The Brain!
Melbourne Brain Genome Project


Down syndrome (OMIM 190685)

Trisomy 21 (T21) or Down syndrome (DS) occurs at a frequency of approximately 1/700 live births. In contrast to the variable phenotypic penetrance in many organs, mental retardation (MR) and early onset Alzheimer disease (AD) are invariably present in brains of all DS patients such that DS is the most common genetic cause of mental retardation Epstein. Changes in the neuropathology, neurochemistry, neurophysiology, and neuropharmacology of DS patient brains indicate that there is abnormal development and maintenance of CNS structure and function. DS is thus a model for mental retardation with abnormal development and neurodegeneration or premature aging. Importantly, two of the genes known to be involved in neurodegenerative disorders, APP and SOD1, map to human chromosome 21 (HC21). To understand fully the molecular pathogenesis of DS, it is necessary to identify all HC21 genes. The DS SAGE studies have provided the first global analysis of gene expression differences in aneuploid versus normal cells, implicating certain genes as "directly" involved in several DS phenotypes Chrast 2000 and providing pointers to diagnostic or prognostic markers and possible targets for therapeutic intervention. Presentation of this work has altered many commonly held views of DS.

Given information:
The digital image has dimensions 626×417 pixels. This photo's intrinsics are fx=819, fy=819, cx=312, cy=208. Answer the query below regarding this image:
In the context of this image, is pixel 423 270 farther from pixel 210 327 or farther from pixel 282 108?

Work to complete:
1) Answer from the Down syndrome passage:
(a) How often does Down syndrome occur among live births?
(b) Which two genes involved in neurodegenerative disorders map to human chromosome 21?
(c) What did the DS SAGE studies provide for the first time?
2) Using the Down syndrome passage, decide whether each statement agrees with it. Give yes or no, then quote the words that settle it.
(a) Mental retardation appears in only some Down syndrome patients.
(b) Down syndrome is the most common genetic cause of mental retardation.
(c) Fully understanding the molecular pathogenesis of Down syndrome requires identifying every gene on human chromosome 21.
3) Extend the Down syndrome passage from the point where it stops.
The listing comes from a separate source.

Activity answers:
1)
(a) About 1 in 700 live births.
(b) APP and SOD1.
(c) A global analysis of gene expression differences in aneuploid versus normal cells.

2)
(a) No: "mental retardation (MR) and early onset Alzheimer disease (AD) are invariably present in brains of all DS patients"
(b) Yes: "DS is the most common genetic cause of mental retardation"
(c) Yes: "To understand fully the molecular pathogenesis of DS, it is necessary to identify all HC21 genes"

3)
Neurodegenerative diseases

Over the past five years, the molecular bases of the major neurodegenerative diseases have become more clearly defined, and for each disease, the corresponding mouse model has been created based on gene targeting or transgenic technologies. The major disease categories encompass the commonly recognized sub-types of degenerations associated with the aging human brain. Yet despite the discovery of the molecular lesion in each category, no satisfactory therapeutics have emerged. A strategy aimed at identifying key genes or pathways in these diseases is to examine the downstream effects of the primary molecular lesion at a very early stage of preclinical evolution using SAGE, a technique well-suited to this approach. Ideally, this would be performed in an authentic animal model, perhaps half-way between birth and the mean onset of clinical phenotype. Sampling at a very early stage in the neurodegenerative process is expected to eliminate many of the secondary reactive pathways involving glia or microglia. Based upon the initial SAGE results, other experiments will be designed to examine human brain and cultured neuronal cells derived from the animal models. A primary outcome of this approach would be to define the common elements of down-stream effects across all six neurodegenerative phenotypes, thus indicating a possible therapeutic strategy applicable across the whole spectrum of disorders. The Masters laboratory has worked on the mechanisms of neurodegeneration for more than 20 years. The focus has been on Alzheimer's and Creutzfeldt-Jakob diseases, with analyses of the amyloidogenic proteins which accumulate in the extracellular space (as plaques). More recently, the laboratory has extended its studies into the proteins which aggregate in the other major neurodegenerative conditions. Facilities within the laboratory are wide-ranging, from basic molecular genetic techniques through to human brain banking and clinical trials. Thus, results from the proposed gene expression profiles of transgenic models of these disorders can be rapidly translated into experiments on human tissues and systems.

Last modified on the 18th November 2002.